*** Opening PAGE TEXT ***
Ha - that is exactly my experience too. I was recently visiting a big "tonewood" supplier my side of the pond and he said it is getting harder and harder to source many types of hardwood because Chinese bulk buyers are scooping it all up for their domestic market. Rosewood in particular is highly prized in China for furniture, floors and other items and they are buying the entire output of big mills to send home.

As I arrived the owner of the timber company (exotichardwoods.co.uk) was working away in a mixture of rage and misery at a huge £10,000 / $16,000 consignment of Indonesian rosewood he'd just received from a previously reliable supplier. Most of the latest batch was so substandard as to be fit only for firewood and my guy said it would take him a couple of weeks to sort through it and separate out the 20% or so that was sellable, before putting the rest into his furnace. In the international timber trade there are no comebacks from a deal like that and he just has to take the hit and move on.
*** Closing PAGE TEXT ***
*** Opening RAW DATA ***
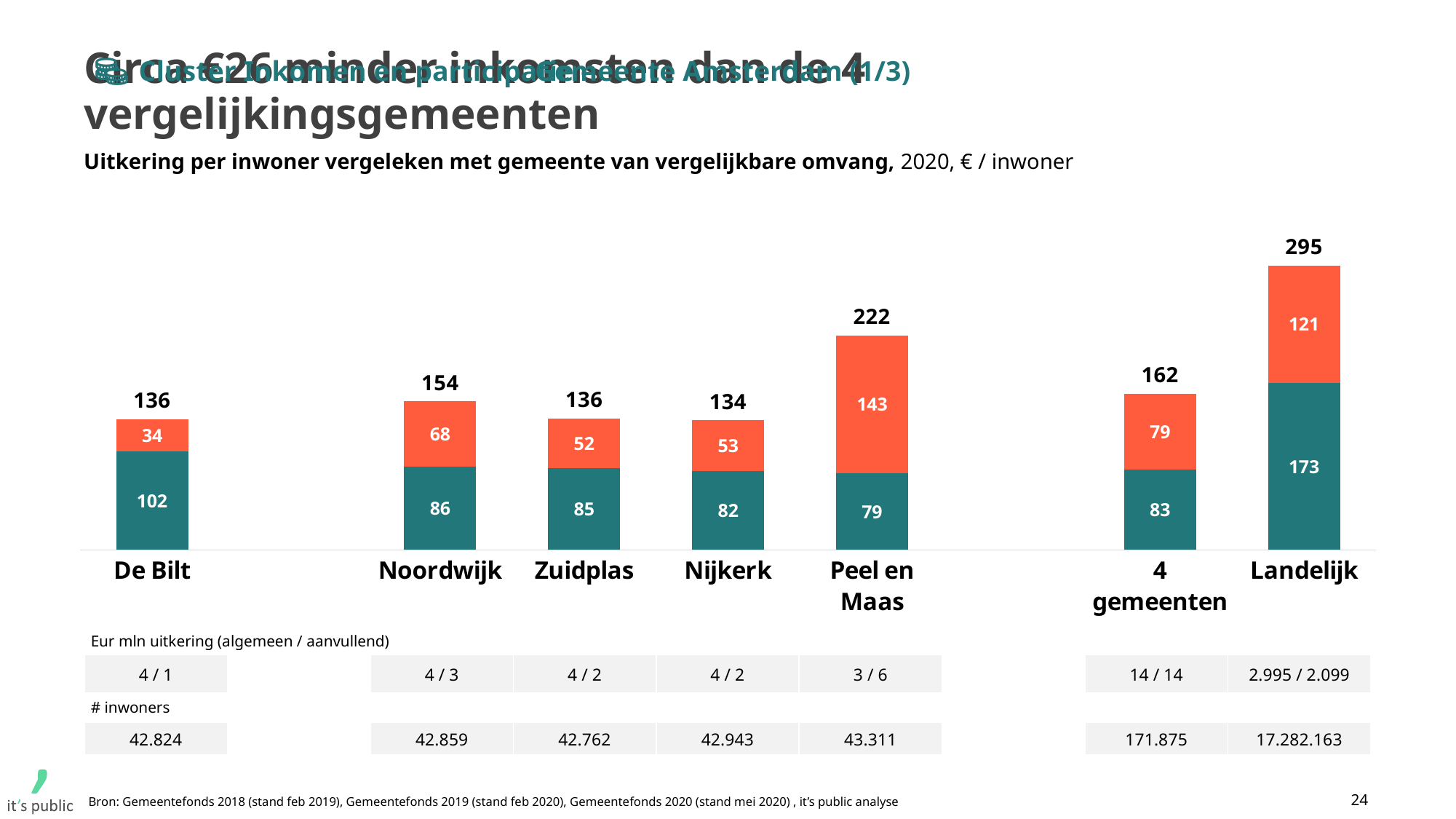
Which category has the lowest total value? Nijkerk What unit is stated in the chart subtitle for the values? € / inwoner What is the difference between the bottom (teal) segment for De Bilt and the bottom (teal) segment for Peel en Maas? 23 Which category has the highest total value? Landelijk What is the value of the bottom (teal) segment for De Bilt? 102 What is the total value of the stacked bar for Peel en Maas? 222 How many categories are shown on the x axis of the chart? 7 What kind of chart is shown on the slide? Stacked bar chart What is the difference between the total for Landelijk and the total for 4 gemeenten? 133 What is the value of the bottom (teal) segment for Landelijk? 173 What is the value of the top (orange) segment for Noordwijk? 68 Which is larger: the top (orange) segment for Peel en Maas or the top (orange) segment for Zuidplas? Peel en Maas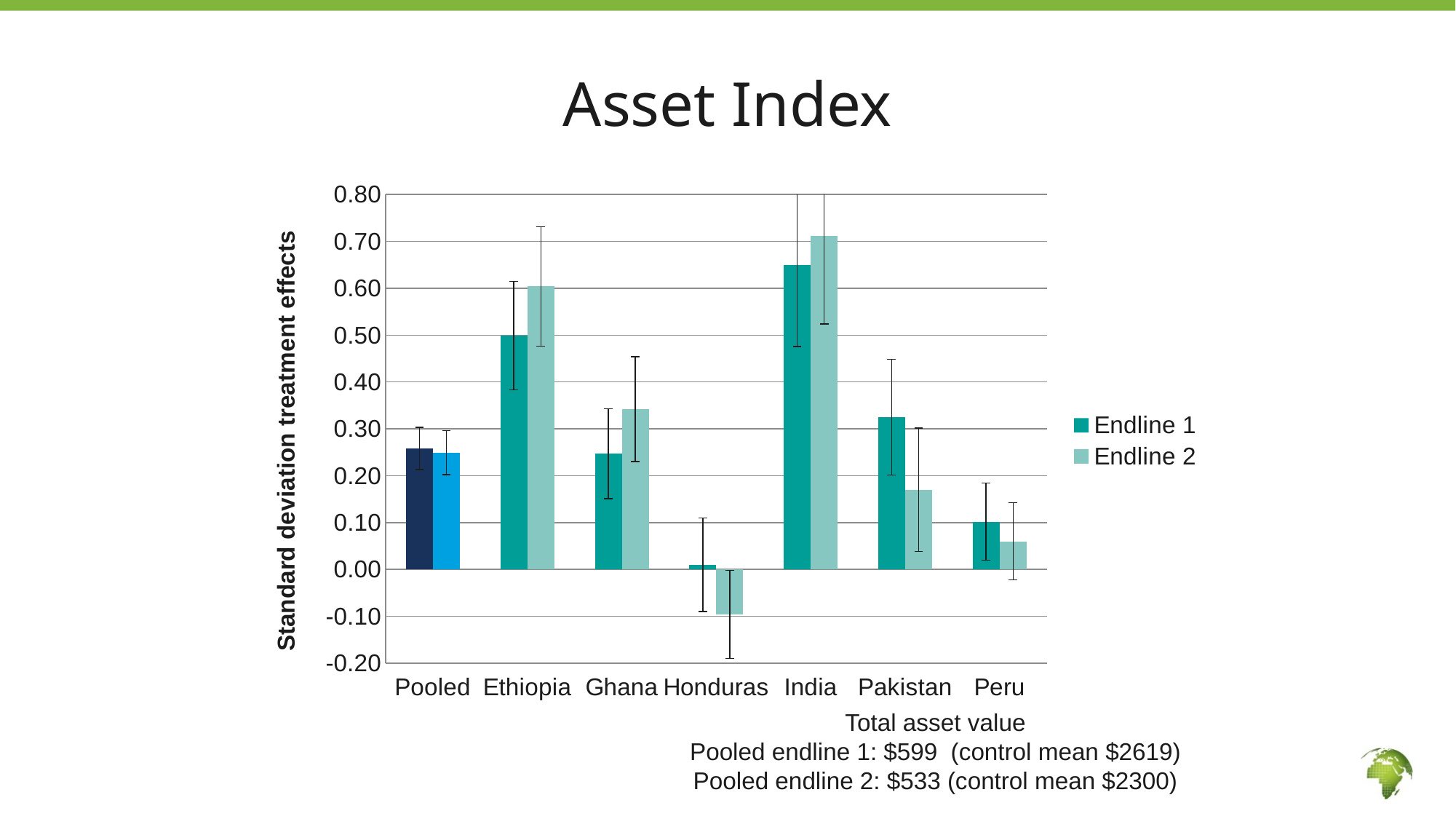
How many categories are shown on the x axis? 7 Which category has the lowest Endline 2 value? Honduras Is the Endline 1 value for Pakistan greater or less than 0.20? greater What kind of chart is shown on the slide? bar chart For Pakistan, which is larger: the Endline 1 value or the Endline 2 value? Endline 1 For Ethiopia, which is larger: the Endline 1 value or the Endline 2 value? Endline 2 What is the title of the vertical axis? Standard deviation treatment effects Which category has the highest Endline 2 value? India Is the Endline 2 value for Honduras greater or less than 0.00? less How many series does the legend list? 2 Is the Endline 2 value for Ethiopia greater or less than 0.50? greater Which category has the highest Endline 1 value? India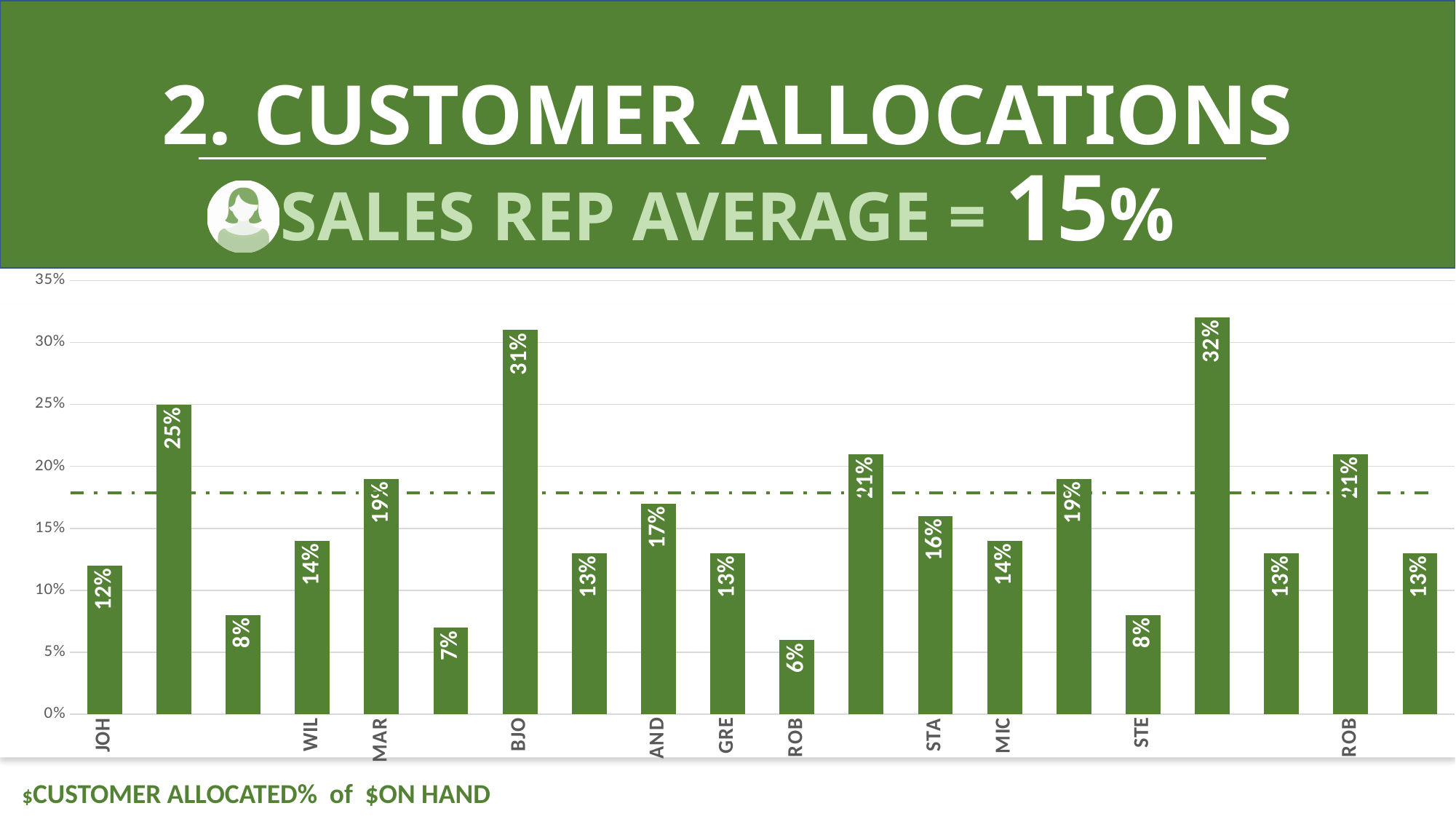
What is the value for BJO? 31% How many bars are plotted in the chart? 20 What is the difference between the values for BJO and JOH? 19 percentage points What is the value for JOH? 12% What is the value for MAR? 19% What is the value for STE? 8% Which has a larger value, MAR or STA? MAR What is the highest value shown by any bar in the chart? 32% What kind of chart is shown on the slide? Bar chart What is the value for AND? 17% What sales rep average is stated in the slide header? 15% What is the value for WIL? 14%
*** Closing RAW DATA ***
PROBLEMS AND TASKS:
**a.** Read the post about buying rosewood and say whether each statement agrees with it: (i) the batch of Indonesian rosewood cost £10,000, (ii) about half of the batch could be sold, and (iii) the timber company owner could return the bad wood to the supplier. Answer yes or no for each and quote the words from the post that decide it.
**b.** Pick up the post about buying rosewood after its final sentence and keep it going.

RESPONSES BY TASK:
**a.**
(i) Yes: "a huge £10,000 / $16,000 consignment of Indonesian rosewood"
(ii) No: "separate out the 20% or so that was sellable"
(iii) No: "In the international timber trade there are no comebacks from a deal like that"

**b.**
The cause was that he'd been sent the dregs of a mill's output, the rest having been vacuumed up by a Chinese buyer. And his experience wasn't the worst: he said a Dutch colleague had recently done a tour in person of tropical hardwood mills and loaded wood into a sea-container with his own hands. When it arrived in Holland a few weeks later the timber had been replaced with rocks, though somehow the door seals were still in tact.

When we whine about the cost of guitars we sometimes have no idea the risks people have taken to get that timber to us.

I'm away from home or I'd post photos of my supplier's warehouse. Amazing stuff (if you're interested in these things). For example, he had a big stack of 200 year old Cuban mahogany that had recently been rediscovered in an old warehouse in Bristol where it had sat for two centuries. Completely illegal to move that mahogany across borders these days, so that is a never-to-be-repeated stock. And he had huge pallets full of lignum vitae. And some gorgeous premium flamey sycamore (I bought a plank). And birdseye maple (I bought a plank and also some sawn acoustic backs and sides). And a mound of spalted beech. And several enormous planks of bog oak. And amazingly big trunks of ebony. And rosewood of many types. And... and... and...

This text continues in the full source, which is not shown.